§ Problem to solve:
Only the lines from the one containing "class: Mammalia" to the end of the records belong in the answer; repeat them exactly and drop the pictures.

(Material to process)

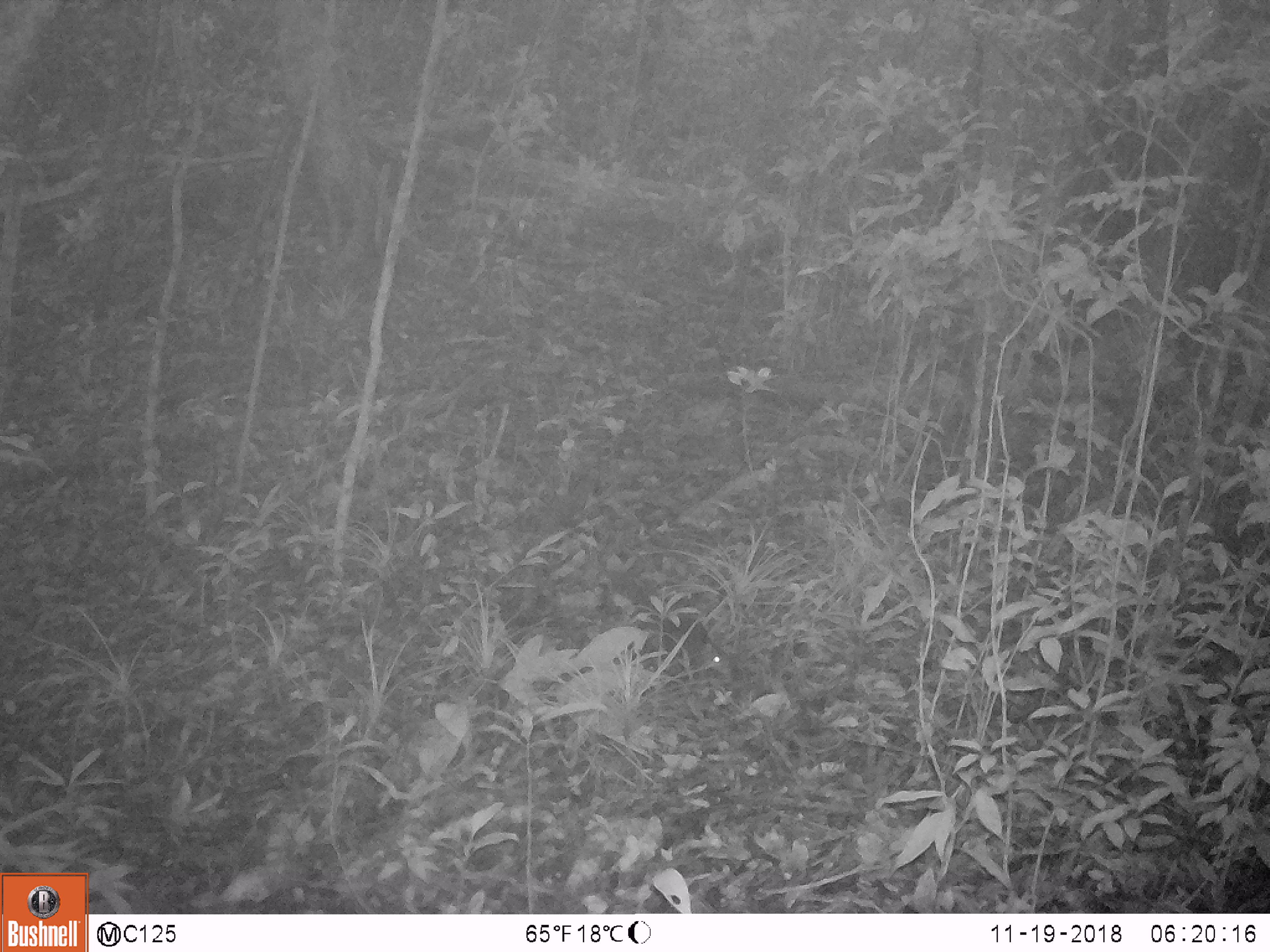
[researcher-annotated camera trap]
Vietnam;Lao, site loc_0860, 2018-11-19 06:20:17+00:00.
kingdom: Animalia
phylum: Chordata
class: Mammalia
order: Rodentia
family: Sciuridae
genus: Dremomys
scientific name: Dremomys rufigenis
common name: red-cheeked squirrel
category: red cheeked squirrel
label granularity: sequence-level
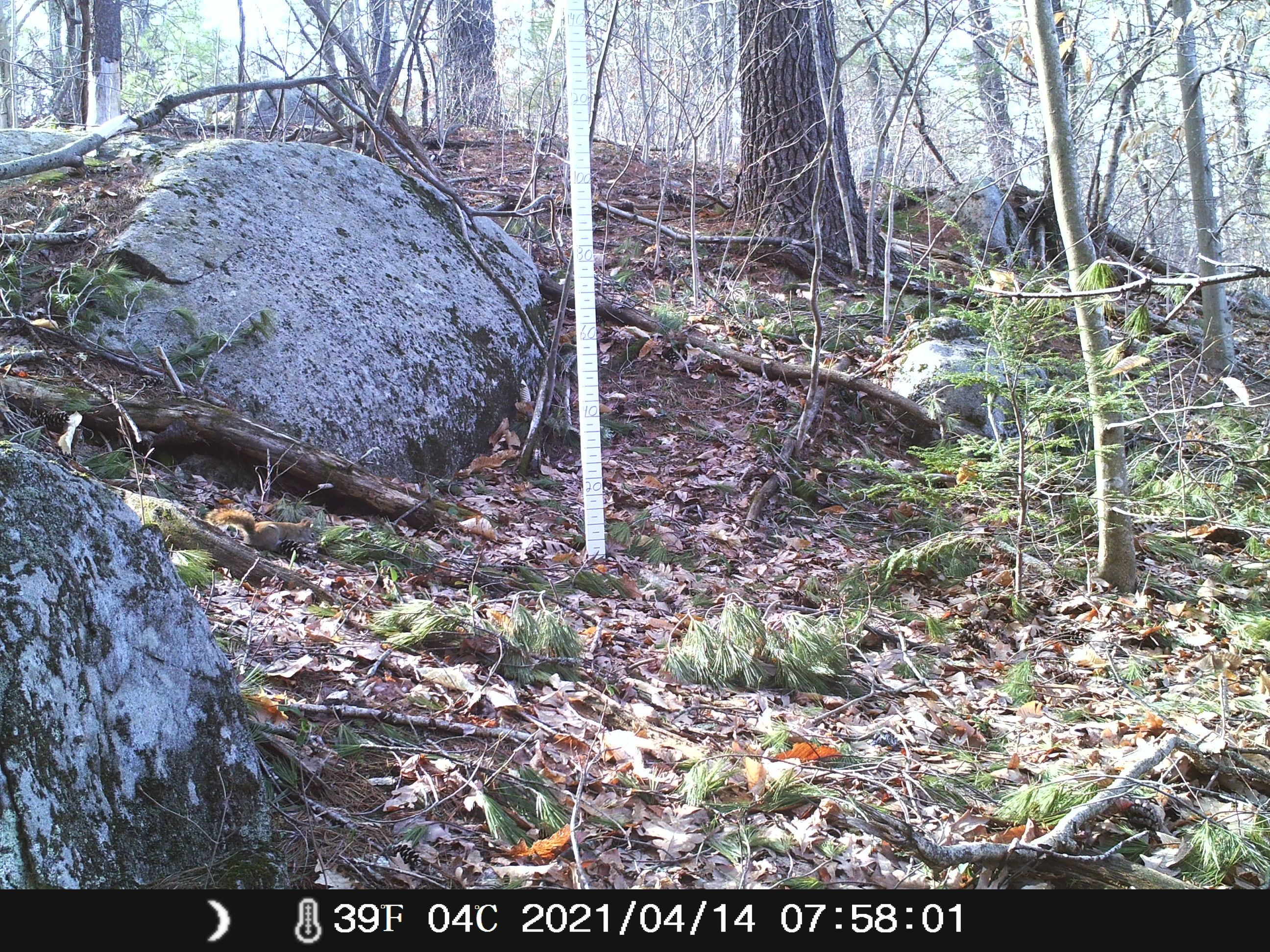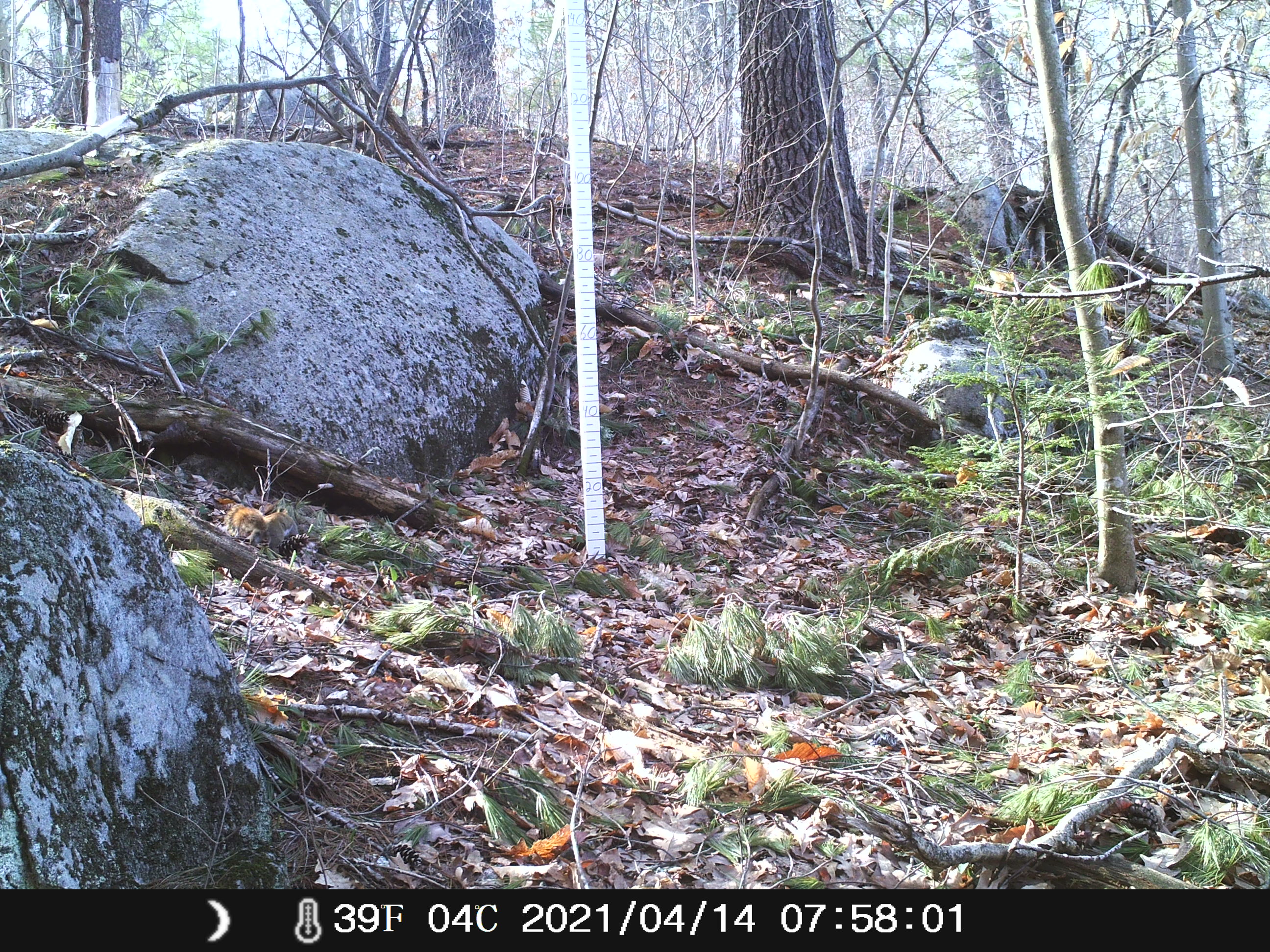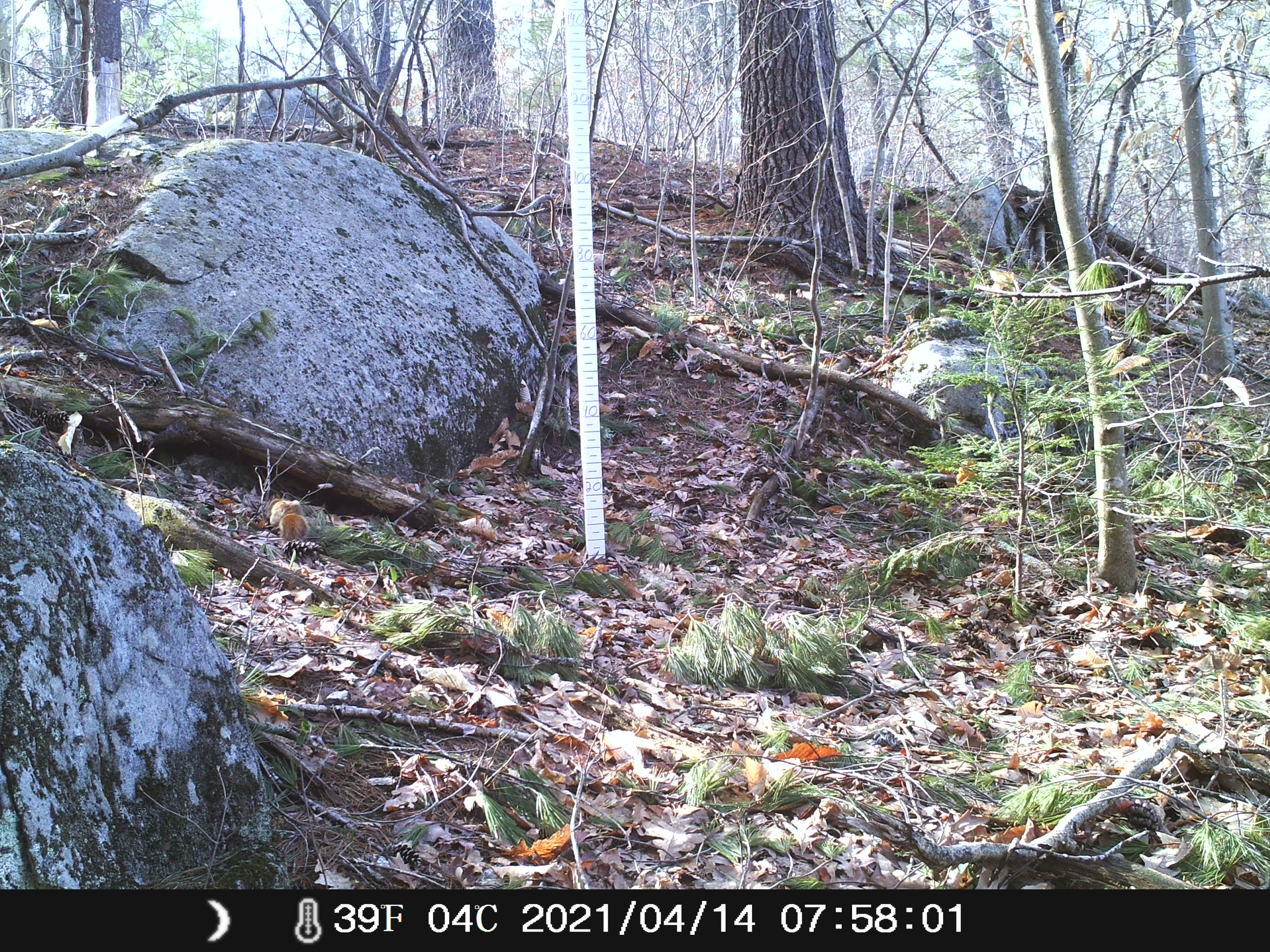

(End Material to process)

§ Output for this task:
class: Mammalia
order: Rodentia
family: Sciuridae
genus: Dremomys
scientific name: Dremomys rufigenis
common name: red-cheeked squirrel
category: red cheeked squirrel
label granularity: sequence-level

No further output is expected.